Hazelview’s 2021 Canadian investment outlook is positive for industrial, residential and specialty; neutral for self-storage, hotels and healthcare; and negative for retail and office.
Canadian industrial outlook
Some Canadian industrial REITs are trading at cheaper valuations than those in the U.S. and other countries.
“I don’t think industrial REITs have been appreciated as much as they have been in the U.S. and other markets, where those stocks have traded at a significant premium,” said Russo.
Industrial inventory replenishment should provide a further boost to an already strong fundamental market. Hazelview has observed higher rates of leasing activity and lease proposals, which it believes will foreshadow another year of market rent growth.
Higher cash flows should lead to a rise in property values and large amounts of private capital are expected to seek logistics assets. Russo expects some new development and plenty of transactions for the industrial asset class this year.
“Every real estate investor on the planet probably has industrial on the docket for purchase in 2021,” he said.
Canadian multifamily outlook
Hazelview believes there’s a disconnect between public and private market valuations in the multifamily asset class and thinks it’s poised to deliver attractive shareholder returns in 2021.
This will be led by rising household formation, the unaffordability of home ownership and favourable immigration policies.
“Multifamily is an area that could be quite attractive,” said Russo. “Multifamily rent collections have been strong throughout the year, yet the stocks were quite significantly hampered. Certainly since the vaccines they’ve caught up, but they’re still about 15 per cent from their pre-COVID levels.”
Russo expects plenty of multifamily transactions this year.
Canadian retail outlook
The retail sector was hit hard by government-imposed lockdowns. Most retail REITs suffered share price declines of 20 to 50 per cent.
Fundamentals for regional malls were challenged before the pandemic and that will continue, Russo said, calling them a “dying breed.”
“Even some of the survivors will have to reinvent themselves, and that means a lot of cap ex to restructure.”
Russo doesn’t think there will be many regional mall transactions this year because of large bid-ask spreads and a lack of interested buyers.
Some retail locations that may no longer be financially viable could be attractive for multifamily and other densification.

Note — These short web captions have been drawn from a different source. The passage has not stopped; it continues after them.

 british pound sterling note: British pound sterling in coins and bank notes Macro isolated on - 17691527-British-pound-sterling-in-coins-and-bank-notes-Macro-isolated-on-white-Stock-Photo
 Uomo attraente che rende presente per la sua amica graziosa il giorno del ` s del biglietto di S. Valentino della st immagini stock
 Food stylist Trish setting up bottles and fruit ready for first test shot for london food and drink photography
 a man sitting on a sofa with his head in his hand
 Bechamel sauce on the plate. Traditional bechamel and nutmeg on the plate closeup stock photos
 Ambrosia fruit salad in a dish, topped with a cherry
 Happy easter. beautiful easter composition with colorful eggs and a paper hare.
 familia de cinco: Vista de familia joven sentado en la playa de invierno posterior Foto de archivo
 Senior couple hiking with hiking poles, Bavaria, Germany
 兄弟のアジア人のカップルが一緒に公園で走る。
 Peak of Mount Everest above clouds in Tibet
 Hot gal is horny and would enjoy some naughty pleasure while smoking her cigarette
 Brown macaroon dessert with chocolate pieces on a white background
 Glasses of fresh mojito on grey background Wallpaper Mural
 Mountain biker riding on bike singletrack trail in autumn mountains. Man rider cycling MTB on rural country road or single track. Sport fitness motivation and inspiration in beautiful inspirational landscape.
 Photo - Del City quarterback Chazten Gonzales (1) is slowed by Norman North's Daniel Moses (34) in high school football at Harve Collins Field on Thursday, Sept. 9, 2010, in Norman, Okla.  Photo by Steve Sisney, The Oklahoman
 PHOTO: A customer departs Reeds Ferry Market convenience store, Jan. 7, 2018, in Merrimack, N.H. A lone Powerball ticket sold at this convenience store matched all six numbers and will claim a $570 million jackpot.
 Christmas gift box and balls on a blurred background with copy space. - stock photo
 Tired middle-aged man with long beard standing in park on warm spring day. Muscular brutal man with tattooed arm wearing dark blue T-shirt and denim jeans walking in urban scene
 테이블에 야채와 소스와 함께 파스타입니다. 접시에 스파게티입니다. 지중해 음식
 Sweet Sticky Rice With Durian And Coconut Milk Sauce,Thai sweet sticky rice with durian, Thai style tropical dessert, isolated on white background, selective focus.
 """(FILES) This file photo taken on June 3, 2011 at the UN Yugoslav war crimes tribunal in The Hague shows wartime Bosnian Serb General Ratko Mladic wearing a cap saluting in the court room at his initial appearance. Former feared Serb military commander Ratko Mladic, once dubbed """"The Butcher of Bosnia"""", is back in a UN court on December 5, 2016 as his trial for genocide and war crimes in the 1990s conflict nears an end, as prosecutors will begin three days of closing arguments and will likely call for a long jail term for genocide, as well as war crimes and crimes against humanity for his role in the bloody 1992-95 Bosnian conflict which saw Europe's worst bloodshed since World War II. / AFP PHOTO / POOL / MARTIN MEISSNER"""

Open-air, necessity-based retailers in neighbourhood shopping centres — including grocery stores, pharmacies, bank branches and national brands catering to mass-market consumers — have experienced rising traffic and sales during the pandemic. This type of retail should continue to thrive in 2021.
Canadian office outlook
The pandemic led to an unprecedented increase in working from home. Although this shift was initially expected to be short-lived, it has continued into 2021. Russo believes people will need more widespread COVID-19 immunity and confidence in using public transit and elevators before office towers fully recover.
“While people are negative toward the asset class, some may take a contrarian approach,” said Russo. “I don’t think we saw so much of that in 2020 — at least not in North America, though you did see some of it in Europe and Asia.
“But I think you could see some of that in North America once we get through the winter season and the (COVID-19) numbers come down and people start going outside again and the vaccines start to take hold.”
Tenant demand for life sciences laboratory and office space is strong, particularly in international markets like Toronto that are near major research institutions, funding and university talent pools. The only new office space Russo expects to see developed this year will be in the life sciences space.
“There’s a massive demand for pharmaceutical laboratories and R and D,” he said. “We need more protection from future threats like COVID-19 and we need to plow more money into healthcare.”